Geld zu besitzen bedeutet, viele Möglichkeiten und Freiheiten zu haben. Wenn ich mir ein Auto kaufe und mein erspartes Geld weg ist, bin ich ein Stück ärmer geworden. Mir fehlt nämlich jetzt die Freiheit, unter allen Gütern zu wählen, meinen Kauf noch aufzuschieben, in die Zukunft zu planen. Jetzt habe ich mich festgelegt, und wenn ich falsch entschieden habe, werde ich die gleiche Summe Geldes nicht wiederbekommen.
Eine besondere Macht verbindet sich mit dem Besitz von Bargeld. Durch den Gebrauch der Karten hat das Bargeld weitgehend an Bedeutung verloren, trotzdem werden noch erstaunliche Mengen nachgefragt.

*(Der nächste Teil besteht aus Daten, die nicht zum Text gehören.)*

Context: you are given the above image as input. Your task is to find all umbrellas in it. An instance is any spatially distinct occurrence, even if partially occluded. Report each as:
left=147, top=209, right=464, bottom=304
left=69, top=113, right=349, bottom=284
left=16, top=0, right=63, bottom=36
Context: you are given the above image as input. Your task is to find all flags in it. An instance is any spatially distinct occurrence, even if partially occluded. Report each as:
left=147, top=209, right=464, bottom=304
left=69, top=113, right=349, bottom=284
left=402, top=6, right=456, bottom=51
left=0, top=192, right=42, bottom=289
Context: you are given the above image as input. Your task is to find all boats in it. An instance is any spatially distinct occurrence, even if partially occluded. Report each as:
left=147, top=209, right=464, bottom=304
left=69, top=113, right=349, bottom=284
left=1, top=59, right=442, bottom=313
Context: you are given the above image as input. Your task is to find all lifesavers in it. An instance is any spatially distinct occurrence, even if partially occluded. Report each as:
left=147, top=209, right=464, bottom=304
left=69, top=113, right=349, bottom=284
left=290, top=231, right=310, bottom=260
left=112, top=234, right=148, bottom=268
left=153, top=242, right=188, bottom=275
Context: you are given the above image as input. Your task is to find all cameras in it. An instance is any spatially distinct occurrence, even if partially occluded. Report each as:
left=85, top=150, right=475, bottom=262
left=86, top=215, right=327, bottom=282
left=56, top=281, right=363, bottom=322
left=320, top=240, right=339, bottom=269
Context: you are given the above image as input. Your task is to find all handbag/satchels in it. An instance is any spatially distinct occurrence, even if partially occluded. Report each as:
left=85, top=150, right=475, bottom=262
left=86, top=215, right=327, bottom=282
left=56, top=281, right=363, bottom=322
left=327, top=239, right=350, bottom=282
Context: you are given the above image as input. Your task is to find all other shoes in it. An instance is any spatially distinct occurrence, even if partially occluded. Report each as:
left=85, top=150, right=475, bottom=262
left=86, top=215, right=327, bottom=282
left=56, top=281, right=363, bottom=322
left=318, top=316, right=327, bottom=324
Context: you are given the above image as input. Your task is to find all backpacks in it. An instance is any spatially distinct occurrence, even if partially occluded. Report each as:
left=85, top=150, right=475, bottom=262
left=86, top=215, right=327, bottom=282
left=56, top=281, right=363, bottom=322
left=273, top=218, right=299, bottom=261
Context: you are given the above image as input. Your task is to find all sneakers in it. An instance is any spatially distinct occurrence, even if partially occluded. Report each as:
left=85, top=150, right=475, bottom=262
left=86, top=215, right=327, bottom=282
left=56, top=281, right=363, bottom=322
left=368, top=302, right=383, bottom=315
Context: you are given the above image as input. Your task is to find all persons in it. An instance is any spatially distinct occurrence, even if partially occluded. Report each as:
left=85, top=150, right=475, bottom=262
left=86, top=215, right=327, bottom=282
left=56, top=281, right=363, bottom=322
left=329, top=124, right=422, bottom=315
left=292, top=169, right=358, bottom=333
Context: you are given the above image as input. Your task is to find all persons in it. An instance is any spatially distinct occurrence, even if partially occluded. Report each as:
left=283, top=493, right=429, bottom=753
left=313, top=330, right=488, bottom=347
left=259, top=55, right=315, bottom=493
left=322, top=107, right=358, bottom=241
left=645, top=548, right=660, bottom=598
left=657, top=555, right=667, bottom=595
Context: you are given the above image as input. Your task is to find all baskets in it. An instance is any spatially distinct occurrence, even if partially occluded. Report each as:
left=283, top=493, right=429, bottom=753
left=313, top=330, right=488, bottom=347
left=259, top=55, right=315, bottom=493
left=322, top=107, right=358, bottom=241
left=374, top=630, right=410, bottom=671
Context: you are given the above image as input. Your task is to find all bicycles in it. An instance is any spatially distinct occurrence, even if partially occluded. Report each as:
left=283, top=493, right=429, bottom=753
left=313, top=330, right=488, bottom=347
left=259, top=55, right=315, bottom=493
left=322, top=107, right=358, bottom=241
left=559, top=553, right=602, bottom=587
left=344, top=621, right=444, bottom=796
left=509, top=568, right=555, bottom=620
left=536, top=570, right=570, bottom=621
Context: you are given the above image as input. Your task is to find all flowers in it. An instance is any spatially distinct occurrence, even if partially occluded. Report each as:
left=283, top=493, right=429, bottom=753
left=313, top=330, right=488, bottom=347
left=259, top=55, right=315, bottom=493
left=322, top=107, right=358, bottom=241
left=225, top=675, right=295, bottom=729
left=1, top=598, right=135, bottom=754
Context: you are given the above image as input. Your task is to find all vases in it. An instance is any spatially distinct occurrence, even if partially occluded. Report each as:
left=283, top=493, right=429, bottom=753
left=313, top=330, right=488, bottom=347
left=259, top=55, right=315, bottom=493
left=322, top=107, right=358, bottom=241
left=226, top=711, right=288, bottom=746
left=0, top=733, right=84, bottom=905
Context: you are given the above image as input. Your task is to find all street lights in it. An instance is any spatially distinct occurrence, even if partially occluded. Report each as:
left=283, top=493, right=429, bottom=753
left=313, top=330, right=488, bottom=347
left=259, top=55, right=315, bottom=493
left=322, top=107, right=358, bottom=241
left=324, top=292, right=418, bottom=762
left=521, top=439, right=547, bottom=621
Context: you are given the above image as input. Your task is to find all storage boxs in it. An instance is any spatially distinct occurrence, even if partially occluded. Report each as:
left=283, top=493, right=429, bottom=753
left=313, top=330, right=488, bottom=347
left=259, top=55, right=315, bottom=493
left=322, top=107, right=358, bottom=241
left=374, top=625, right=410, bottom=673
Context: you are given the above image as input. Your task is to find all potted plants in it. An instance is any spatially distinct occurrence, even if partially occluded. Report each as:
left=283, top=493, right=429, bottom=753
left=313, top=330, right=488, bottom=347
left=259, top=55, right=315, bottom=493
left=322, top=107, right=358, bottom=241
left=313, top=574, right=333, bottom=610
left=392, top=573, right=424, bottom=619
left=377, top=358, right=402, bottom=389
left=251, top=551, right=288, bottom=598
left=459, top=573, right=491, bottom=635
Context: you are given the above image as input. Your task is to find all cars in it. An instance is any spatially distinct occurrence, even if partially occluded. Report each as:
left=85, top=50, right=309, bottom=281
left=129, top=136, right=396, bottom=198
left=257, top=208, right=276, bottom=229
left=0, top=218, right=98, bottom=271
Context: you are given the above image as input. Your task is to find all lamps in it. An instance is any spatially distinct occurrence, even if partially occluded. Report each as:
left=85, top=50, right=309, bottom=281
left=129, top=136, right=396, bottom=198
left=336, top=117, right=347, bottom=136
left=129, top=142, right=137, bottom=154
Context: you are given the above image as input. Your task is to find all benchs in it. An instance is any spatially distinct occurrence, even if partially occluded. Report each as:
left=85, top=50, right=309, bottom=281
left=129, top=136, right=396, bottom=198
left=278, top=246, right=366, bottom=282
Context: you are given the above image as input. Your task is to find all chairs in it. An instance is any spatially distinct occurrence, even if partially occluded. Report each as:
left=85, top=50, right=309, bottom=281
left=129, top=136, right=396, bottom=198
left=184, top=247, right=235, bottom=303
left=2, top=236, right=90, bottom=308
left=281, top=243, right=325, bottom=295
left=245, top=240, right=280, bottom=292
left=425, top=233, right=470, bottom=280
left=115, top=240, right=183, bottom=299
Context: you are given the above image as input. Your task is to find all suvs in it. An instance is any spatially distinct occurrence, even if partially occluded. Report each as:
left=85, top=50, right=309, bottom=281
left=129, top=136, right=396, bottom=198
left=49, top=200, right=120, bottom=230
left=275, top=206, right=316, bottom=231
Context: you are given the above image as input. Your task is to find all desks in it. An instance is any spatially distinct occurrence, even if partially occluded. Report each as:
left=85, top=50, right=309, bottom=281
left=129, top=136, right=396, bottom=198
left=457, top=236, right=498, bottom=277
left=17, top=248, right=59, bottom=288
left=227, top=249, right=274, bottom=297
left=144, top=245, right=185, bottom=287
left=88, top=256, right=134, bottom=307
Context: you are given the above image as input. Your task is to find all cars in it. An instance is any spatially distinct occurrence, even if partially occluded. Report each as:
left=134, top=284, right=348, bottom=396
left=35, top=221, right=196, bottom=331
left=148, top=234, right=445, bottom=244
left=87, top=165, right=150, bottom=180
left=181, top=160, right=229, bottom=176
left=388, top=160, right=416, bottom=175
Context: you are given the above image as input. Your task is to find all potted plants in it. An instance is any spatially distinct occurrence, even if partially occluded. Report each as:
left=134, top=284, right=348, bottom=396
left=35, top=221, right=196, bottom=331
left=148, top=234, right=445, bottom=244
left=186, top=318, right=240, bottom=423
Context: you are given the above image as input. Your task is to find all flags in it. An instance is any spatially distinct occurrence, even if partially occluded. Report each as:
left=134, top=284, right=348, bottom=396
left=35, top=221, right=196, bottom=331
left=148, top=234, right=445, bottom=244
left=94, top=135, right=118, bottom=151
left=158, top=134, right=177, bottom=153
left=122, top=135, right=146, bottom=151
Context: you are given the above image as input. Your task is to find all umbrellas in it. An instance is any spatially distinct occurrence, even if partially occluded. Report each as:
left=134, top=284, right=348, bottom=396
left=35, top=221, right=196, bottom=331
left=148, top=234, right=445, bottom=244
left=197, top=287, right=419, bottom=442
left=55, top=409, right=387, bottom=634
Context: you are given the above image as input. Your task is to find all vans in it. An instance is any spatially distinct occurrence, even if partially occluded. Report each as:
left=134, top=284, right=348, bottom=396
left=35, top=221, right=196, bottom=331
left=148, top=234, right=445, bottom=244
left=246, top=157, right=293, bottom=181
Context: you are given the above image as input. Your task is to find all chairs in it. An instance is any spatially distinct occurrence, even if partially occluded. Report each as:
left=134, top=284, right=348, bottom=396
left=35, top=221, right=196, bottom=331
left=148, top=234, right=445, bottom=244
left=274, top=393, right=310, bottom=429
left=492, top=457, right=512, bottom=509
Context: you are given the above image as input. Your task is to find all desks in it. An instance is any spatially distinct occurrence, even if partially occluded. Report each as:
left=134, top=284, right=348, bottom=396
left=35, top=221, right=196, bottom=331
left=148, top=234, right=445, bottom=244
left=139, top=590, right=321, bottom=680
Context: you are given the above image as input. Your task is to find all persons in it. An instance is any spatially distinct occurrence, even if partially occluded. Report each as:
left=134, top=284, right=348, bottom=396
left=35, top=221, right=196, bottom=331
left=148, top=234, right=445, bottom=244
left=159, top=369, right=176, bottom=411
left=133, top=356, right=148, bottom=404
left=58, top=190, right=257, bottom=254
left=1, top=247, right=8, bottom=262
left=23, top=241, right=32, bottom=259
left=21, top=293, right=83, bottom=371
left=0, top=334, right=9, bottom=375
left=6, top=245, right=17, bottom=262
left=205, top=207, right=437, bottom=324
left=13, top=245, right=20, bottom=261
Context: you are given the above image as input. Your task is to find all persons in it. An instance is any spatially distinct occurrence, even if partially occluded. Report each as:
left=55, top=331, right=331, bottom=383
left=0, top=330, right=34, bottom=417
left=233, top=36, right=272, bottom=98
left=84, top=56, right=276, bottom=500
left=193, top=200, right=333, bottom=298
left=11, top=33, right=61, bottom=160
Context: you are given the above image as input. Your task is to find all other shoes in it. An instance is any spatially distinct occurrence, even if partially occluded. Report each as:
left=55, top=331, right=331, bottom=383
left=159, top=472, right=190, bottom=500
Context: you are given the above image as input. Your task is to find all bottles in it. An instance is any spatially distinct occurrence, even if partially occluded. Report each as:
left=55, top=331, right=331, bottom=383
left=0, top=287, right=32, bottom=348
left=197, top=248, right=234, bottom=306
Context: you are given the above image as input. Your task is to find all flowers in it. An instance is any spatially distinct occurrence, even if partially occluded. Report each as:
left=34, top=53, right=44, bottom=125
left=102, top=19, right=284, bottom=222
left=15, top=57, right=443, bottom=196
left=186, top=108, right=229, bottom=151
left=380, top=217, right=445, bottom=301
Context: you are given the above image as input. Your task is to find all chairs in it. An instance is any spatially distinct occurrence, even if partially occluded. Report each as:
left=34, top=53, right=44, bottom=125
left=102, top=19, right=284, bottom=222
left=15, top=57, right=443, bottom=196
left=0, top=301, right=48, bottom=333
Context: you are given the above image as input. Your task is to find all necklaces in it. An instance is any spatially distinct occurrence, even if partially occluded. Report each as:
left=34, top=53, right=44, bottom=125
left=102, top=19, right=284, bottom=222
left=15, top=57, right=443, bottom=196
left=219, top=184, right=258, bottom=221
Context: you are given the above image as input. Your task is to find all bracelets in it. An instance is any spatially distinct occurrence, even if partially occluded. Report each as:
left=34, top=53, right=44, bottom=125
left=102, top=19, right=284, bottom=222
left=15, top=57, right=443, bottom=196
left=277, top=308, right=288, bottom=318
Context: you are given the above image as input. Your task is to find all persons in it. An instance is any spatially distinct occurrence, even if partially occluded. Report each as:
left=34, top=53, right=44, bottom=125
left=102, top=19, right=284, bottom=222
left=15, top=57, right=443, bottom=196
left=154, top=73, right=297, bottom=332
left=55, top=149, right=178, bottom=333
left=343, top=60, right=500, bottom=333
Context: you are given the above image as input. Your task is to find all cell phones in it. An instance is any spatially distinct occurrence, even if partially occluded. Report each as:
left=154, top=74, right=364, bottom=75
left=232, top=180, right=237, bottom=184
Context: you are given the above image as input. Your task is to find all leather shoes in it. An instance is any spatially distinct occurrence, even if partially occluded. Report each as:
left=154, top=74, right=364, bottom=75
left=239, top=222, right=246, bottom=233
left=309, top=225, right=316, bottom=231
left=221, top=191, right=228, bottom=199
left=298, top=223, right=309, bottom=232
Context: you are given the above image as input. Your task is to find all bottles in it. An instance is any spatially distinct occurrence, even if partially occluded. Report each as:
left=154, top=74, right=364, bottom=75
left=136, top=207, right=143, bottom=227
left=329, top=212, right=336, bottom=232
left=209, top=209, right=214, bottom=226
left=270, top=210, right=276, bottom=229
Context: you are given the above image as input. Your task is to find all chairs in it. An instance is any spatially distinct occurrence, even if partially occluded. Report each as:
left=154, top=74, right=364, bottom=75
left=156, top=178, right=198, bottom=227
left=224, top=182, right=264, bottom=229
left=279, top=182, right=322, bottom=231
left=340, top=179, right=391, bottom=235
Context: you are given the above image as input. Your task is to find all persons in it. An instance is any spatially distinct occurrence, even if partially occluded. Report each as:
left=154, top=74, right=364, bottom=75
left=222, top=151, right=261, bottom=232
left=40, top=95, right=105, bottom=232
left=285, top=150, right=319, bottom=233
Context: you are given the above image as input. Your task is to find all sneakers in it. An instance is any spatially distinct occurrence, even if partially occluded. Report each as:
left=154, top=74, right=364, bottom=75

So ein Bündel Hunderter hat etwas Sinnliches und Magisches und öffnet viele Türen. Bargeld wird heute laut einer Veröffentlichung der Bundesbank im Wesentlichen für Illegales verwendet: Drogen- und Waffengeschäfte, Prostitution und Korruption. Ein dickes Geldbündel in der Tasche umgibt einen mit einer Aura von Macht – als ob man sich die Welt und die anderen Menschen verfügbar machen könnte.
Damit erschöpft sich aber schon das Mystische des Geldes. Alles andere ist rationale Ökonomie und Politik.

Es gibt nur zwei Geldsysteme:

entweder ein staatliches oder ein privates Geldwesen. Mit der Einführung des Papiergeldes war das Geldwesen privat. Banken gaben Papiergeld aus, und wenn die Kunden genug Vertrauen hatten und das Papiergeld angenommen wurde, dann funktionierte der Handel mit diesem Geld. Als nach und nach die ganze arbeitsteilige Ökonomie Geld als Tauschmittel brauchte, gründeten die Banken eine Zentralbank, um den Geldumlauf zu vereinheitlichen und um Inflation zu vermeiden, die dadurch entstehen konnte, dass private Bankiers zu viel Geld in Umlauf brachten.
Dann kam der Staat ins Spiel: Geld soll dem Allgemeinwohl dienen. Die Zentralbank wurde entweder eine staatliche Institution, oder der Staat griff mit Gesetzen in die Tätigkeit der Zentralbank ein. Bis heute befindet sich z. B. die amerikanische Zentralbank im Eigentum der Banken, ist also im Prinzip privat, aber staatlichen Gesetzen unterworfen.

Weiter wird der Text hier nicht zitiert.